The Double Digit OM Cameras. Olympus made two lines of Cameras, their professional single digit range OM1, OM2, OM3 & OM4 with some variations. The other range were their cheaper midrange consumer models OM10, OM20 (OMG), OM30 (OMF) & the OM40 (OMPC). Just like the single digit models one did not replace the other, The OM10 was produced for the entire production run of all the double digit OMs with the others being added and produced concurrently. Over the late summer & Fall I took all of them out for some hikes on Mt Hood to see how they compared with each other.

The OM40: 1985 - 1987. In 1985 Olympus released the last of the “double digit” OMs, the OM40 (OMPC in the US). Unlike the OM20 & OM30 which really were quite minor upgrades on the superb OM10 the OM40 brought a lot of new things to the table, some of it good some of it bad! Some say the OM40 is metal covered with a rubberized plastic, others say it’s mostly plastic designed to look like metal. It’s first painted with bronze colored paint then black paint. This is so that when the black wears off the corners it replicates that brass patina of so many cameras. The only thing being, it’s not patina but bronze paint on plastic! But now for the good points, for the time it really was a sophisticated camera bringing several new features to the table.

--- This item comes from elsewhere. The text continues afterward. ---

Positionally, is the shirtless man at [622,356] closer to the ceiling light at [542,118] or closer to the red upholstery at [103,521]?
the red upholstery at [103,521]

As well as Auto (Aperture Priority Mode) and Manual the camera came with Program Mode where the camera choses both the Aperture and the shutter speed. It also came with Auto DX coding but with manual override. Not only did it come with the Olympus sophisticated TTL Direct OTF (Off the Film Metering) in Auto Mode. It also came with a brand new ESP (Electro Sensitive Metering) Where the camera’s sophisticated (for the time) electronics worked hard to prioritize correct exposure of the photo subject. ESP was pretty revolutionary which is probably why Olympus put it on a switch that you could turn on & off! While I’ve been pretty unimpressed with the OM20 & ON30 I do like the OM40! It does not have the class & style of the OM10 but to be honest it may well be a better camera.